To describe the magnitude of structural tissue damage occurring in patients with a primary ACL injury by developing a semiquantitative score, the ACL Injury Severity Scale (ACLISS). It was hypothesized that the ACLISS would provide an easy description and categorization of a wide spectrum of injuries, reaching from isolated ACL tears to ACL injuries with a complex association of structural tissue damage.

Methods

A stepwise approach was used by selecting a series of individual items of associated structural tissue damage parameters. The eligibility of each item within the score was based on a literature search and a consensus between the authors after considering the diagnostic modalities and clinical importance of associated injuries to the menisci, subchondral bone, articular cartilage or collateral ligaments. Then, a retrospective analysis of associated injuries was performed in a series of 100 patients with primary ACLR by a single surgeon. The following exclusion criteria were applied: skeletal immaturity, revision ACLR and realignment procedures or multiligament reconstructions, previous knee surgeries, time from ACL injury to MRI > 8 weeks. Analysis of associated injuries was based on acute preoperative MRI and intraoperative arthroscopic findings. The number of items was then reduced depending on their prevalence as well as to avoid a floor or ceiling effect in the final score. Finally, an analysis of the overall scale distribution was performed to classify the patients according to different injury profiles.

Results

100 patients with a primary ACLR were included (58 males/42 females, median age at surgery 26 (22–32), median BMI 23.4 (21.7–25.8), 46 left/54 right knees). The median time from injury to MRI was of 9 days (4–23). The median time from injury to ACLR was 99 days (48–200). A final scoring system of 12 points was developed (12 = highest severity). Six points were attributed to injuries of the medial and lateral tibiofemoral compartment respectively. The number of associated injuries increased with ACLISS grading. The median scale value was 4.5 (lower quartile 3.0; higher quartile 7.0). Based on these quartiles, a score < 4 was considered to be an injury of mild severity (grade I), a score between≥4 and≤7 was defined as moderately severe (grade II) and a score>7 displayed the most severe cases of ACL injuries (grade III). The knees were graded ACLISS I in 35%, ACLISS II in 49% and ACLISS III in 16% of patients.
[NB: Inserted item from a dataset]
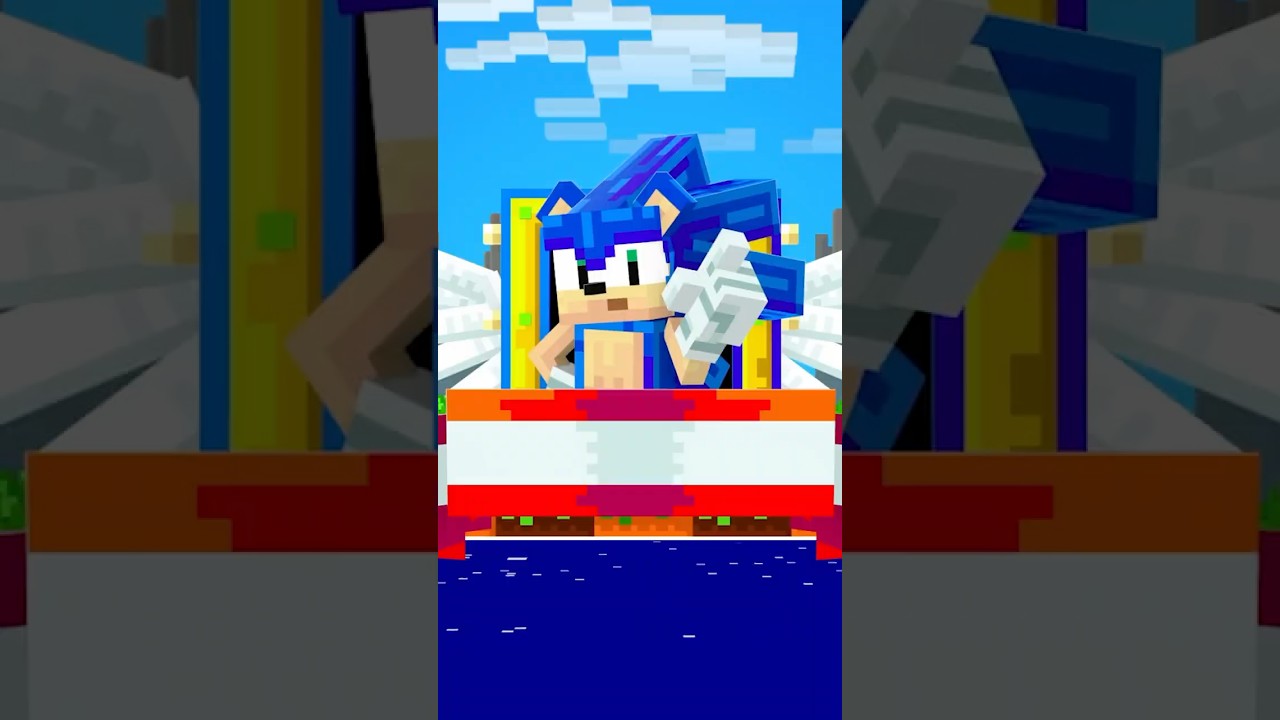 Super Smash Bros. Crossovers Outside of Smash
Overall, damage to the lateral tibiofemoral compartment was predominant (p < 0.01), but a proportional increase of tissue damage could be observed in the medial tibiofemoral compartment with the severity of ACLISS grading (p < 0.01).

Conclusions

MRI and arthroscopic assessment of ACL-associated structural tissue damage allowed to develop a documentation tool, which easily and rapidly identified 3 different injury severity profiles (ACLISS I to III) in patients with primary ACLR. Although injuries were overall more frequent in the lateral tibiofemoral compartment, injury severity was associated with a higher involvement of the medial compartment. The ACLISS is convenient to use in daily clinical practice and represents a feasible grading and documentation tool allowing for a reproducible comparison of clinical data in ACL injured patients.